BRIEF:
Go through the listing below and repeat it exactly, omitting each picture.

DATA FOR ANALYSIS:
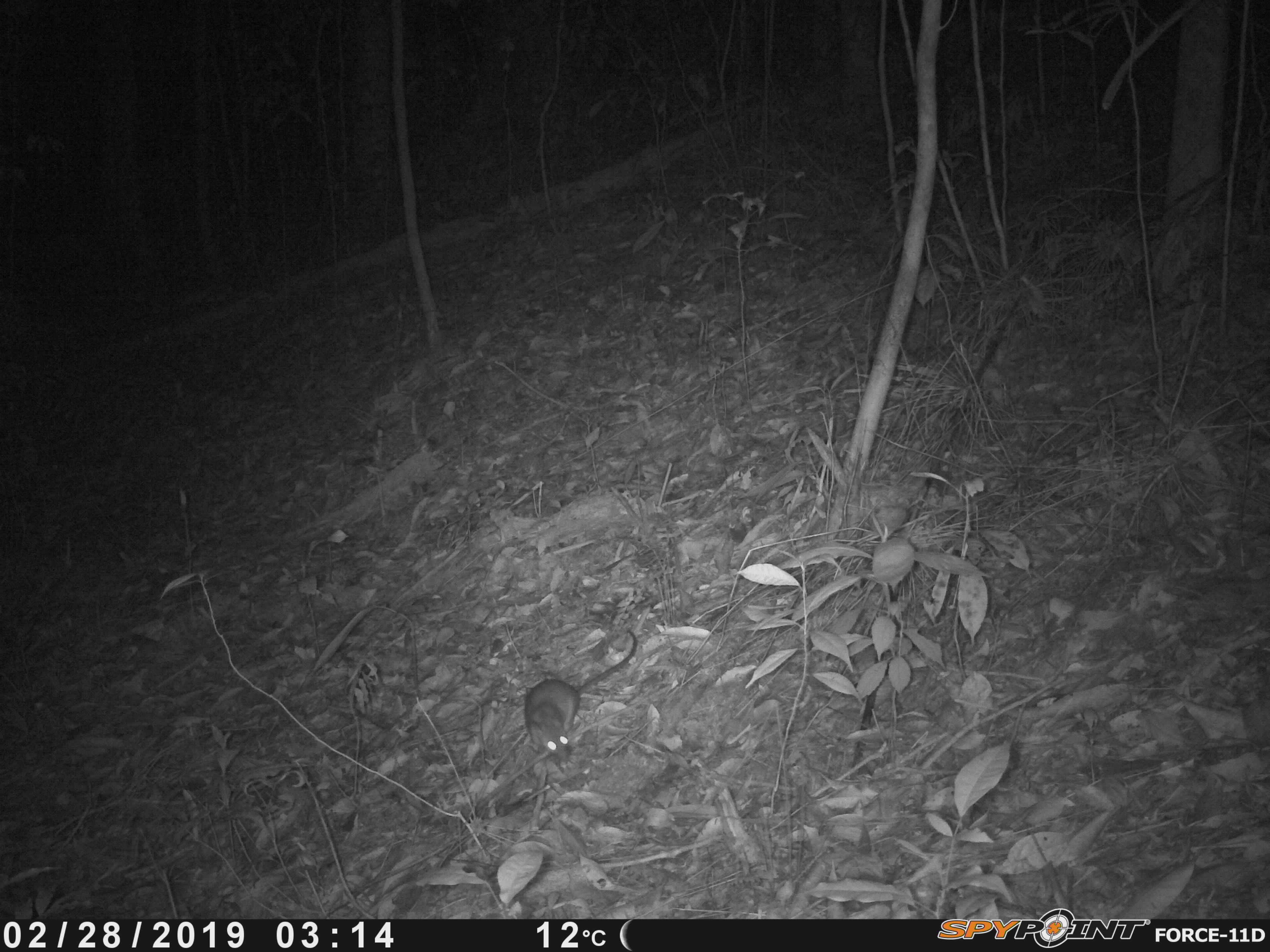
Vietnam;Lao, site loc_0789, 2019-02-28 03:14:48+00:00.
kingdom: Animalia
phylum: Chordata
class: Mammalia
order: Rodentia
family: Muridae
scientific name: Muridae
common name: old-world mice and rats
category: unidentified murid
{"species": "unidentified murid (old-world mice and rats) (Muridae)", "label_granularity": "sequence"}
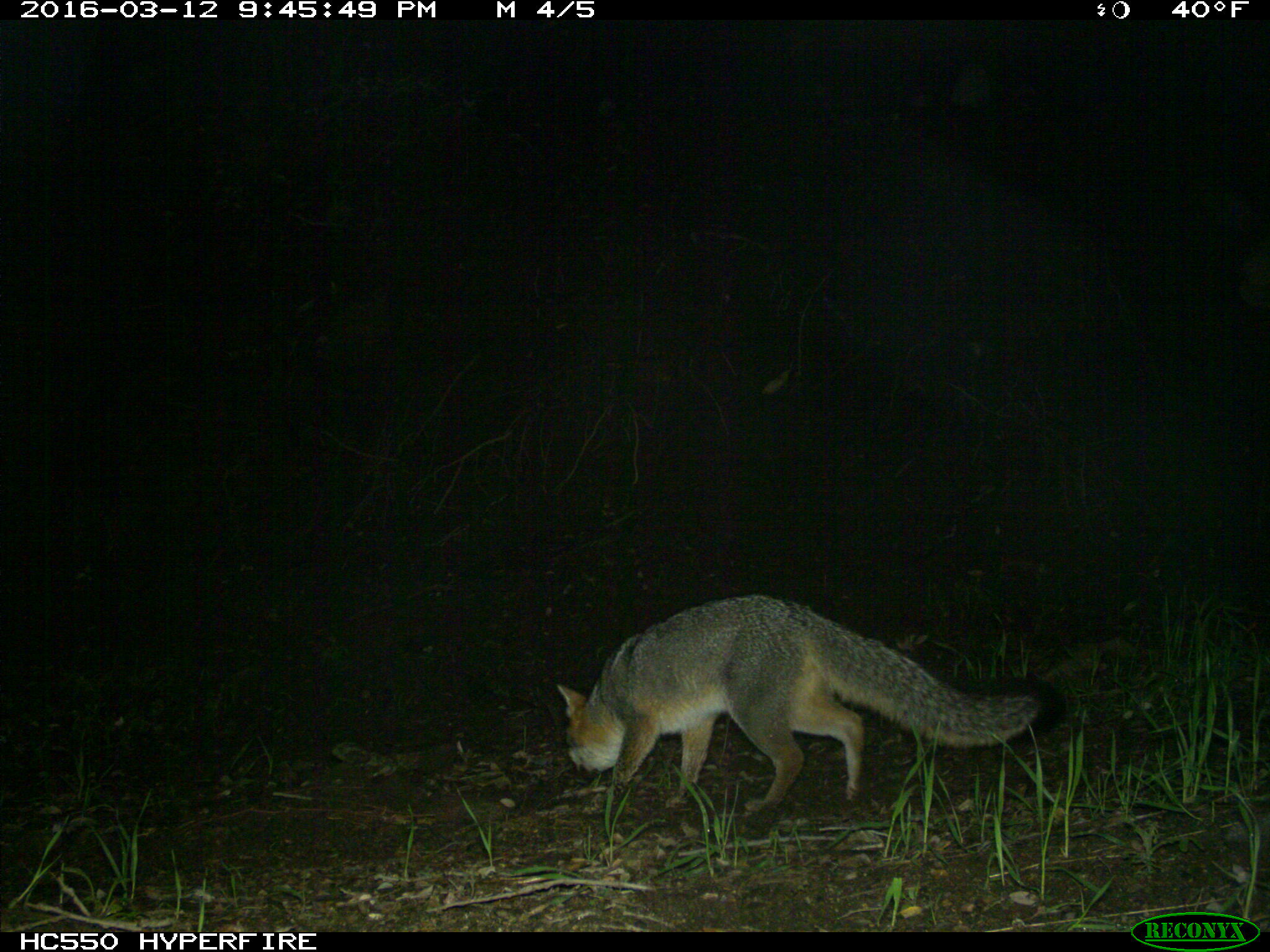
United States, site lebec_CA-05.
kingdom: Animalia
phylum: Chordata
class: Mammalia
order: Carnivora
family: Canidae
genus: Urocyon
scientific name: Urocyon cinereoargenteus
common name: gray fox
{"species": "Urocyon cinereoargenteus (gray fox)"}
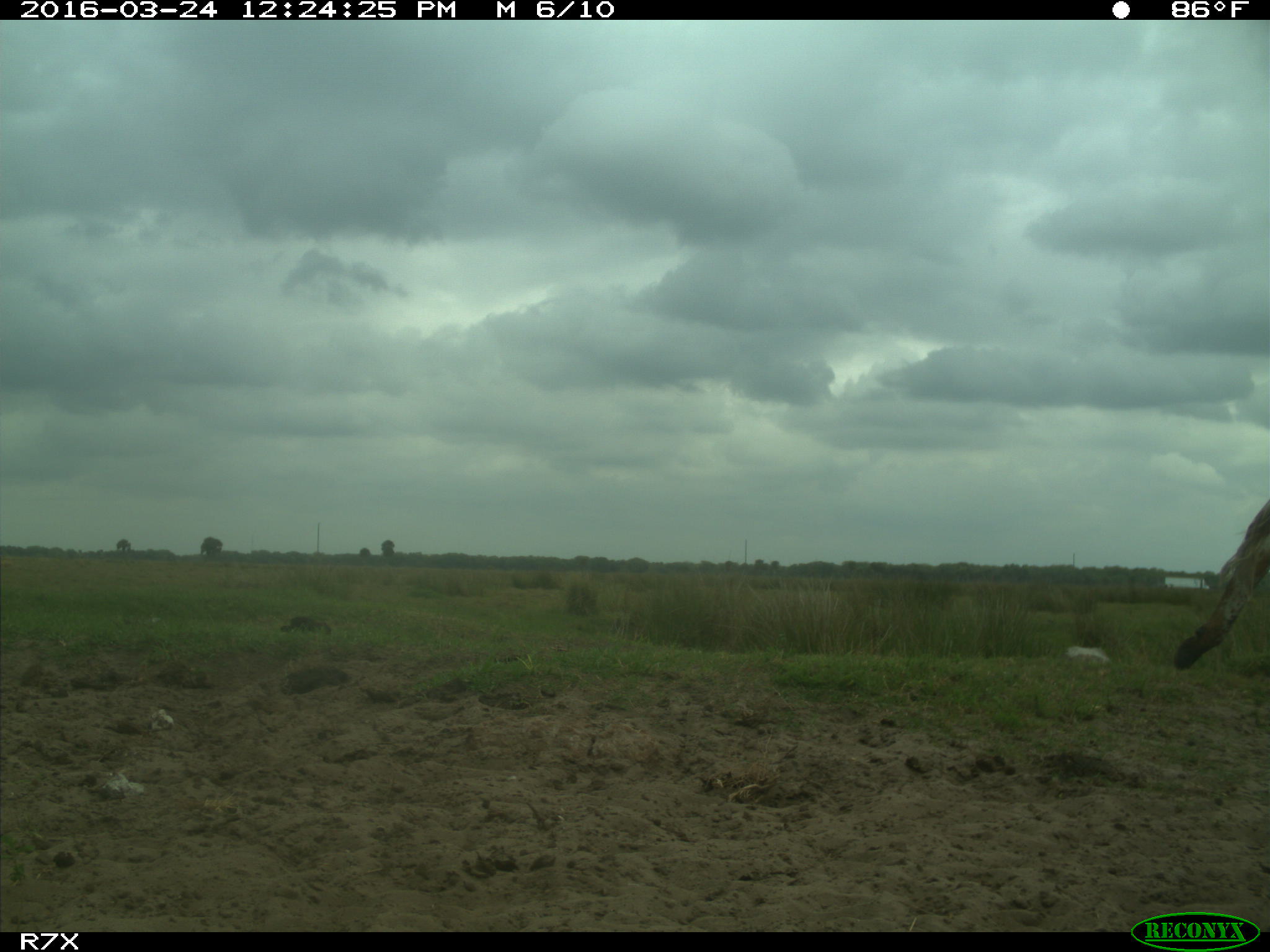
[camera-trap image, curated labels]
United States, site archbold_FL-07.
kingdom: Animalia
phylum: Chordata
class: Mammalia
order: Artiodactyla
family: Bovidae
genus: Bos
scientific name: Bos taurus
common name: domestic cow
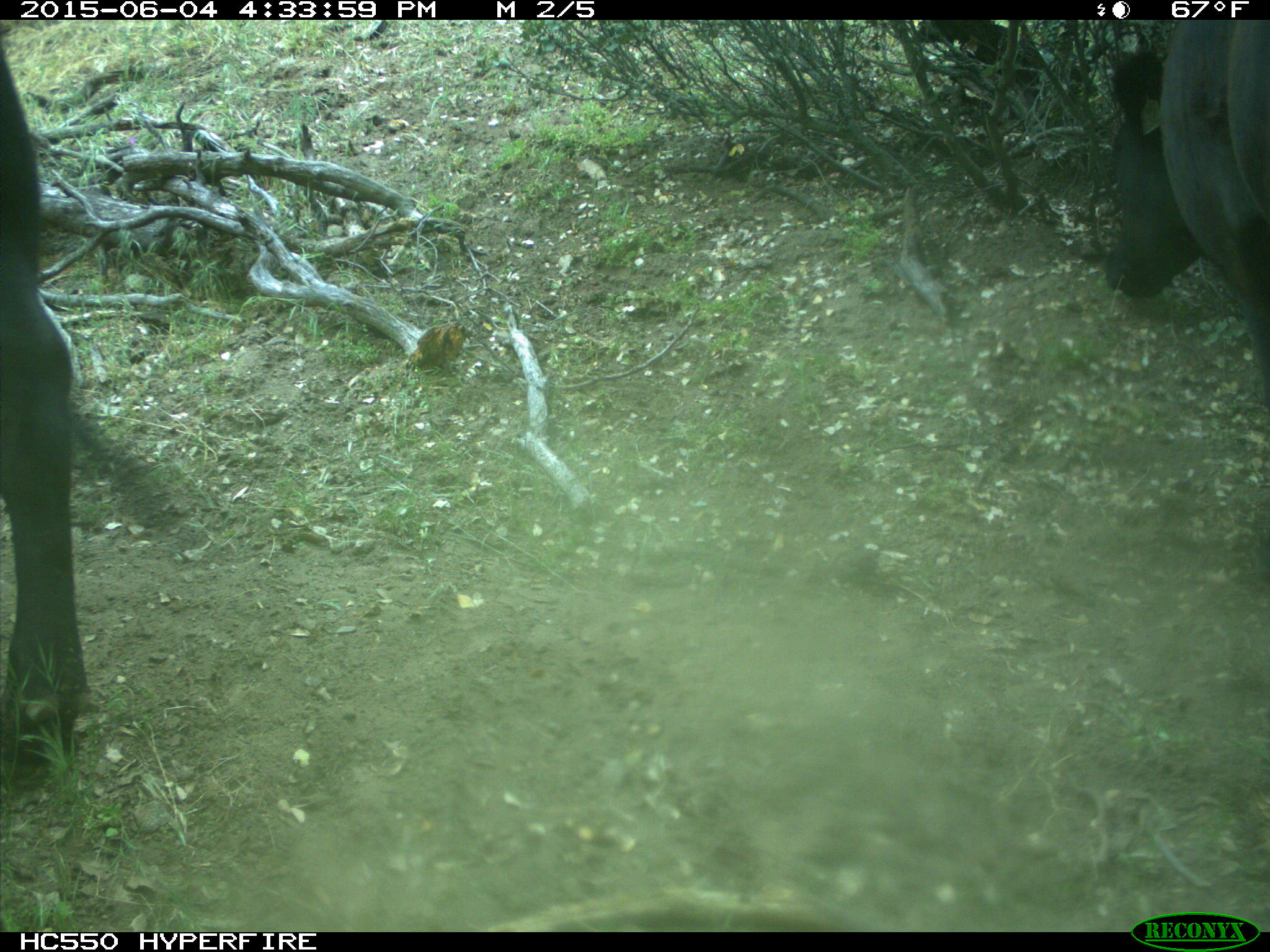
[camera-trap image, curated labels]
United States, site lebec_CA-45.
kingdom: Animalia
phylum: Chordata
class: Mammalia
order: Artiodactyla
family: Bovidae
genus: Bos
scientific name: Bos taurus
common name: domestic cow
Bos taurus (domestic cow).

FINISHED EXERCISE:
Vietnam;Lao, site loc_0789, 2019-02-28 03:14:48+00:00.
kingdom: Animalia
phylum: Chordata
class: Mammalia
order: Rodentia
family: Muridae
scientific name: Muridae
common name: old-world mice and rats
category: unidentified murid
{"species": "unidentified murid (old-world mice and rats) (Muridae)", "label_granularity": "sequence"}
United States, site lebec_CA-05.
kingdom: Animalia
phylum: Chordata
class: Mammalia
order: Carnivora
family: Canidae
genus: Urocyon
scientific name: Urocyon cinereoargenteus
common name: gray fox
{"species": "Urocyon cinereoargenteus (gray fox)"}
[camera-trap image, curated labels]
United States, site archbold_FL-07.
kingdom: Animalia
phylum: Chordata
class: Mammalia
order: Artiodactyla
family: Bovidae
genus: Bos
scientific name: Bos taurus
common name: domestic cow
[camera-trap image, curated labels]
United States, site lebec_CA-45.
kingdom: Animalia
phylum: Chordata
class: Mammalia
order: Artiodactyla
family: Bovidae
genus: Bos
scientific name: Bos taurus
common name: domestic cow
Bos taurus (domestic cow).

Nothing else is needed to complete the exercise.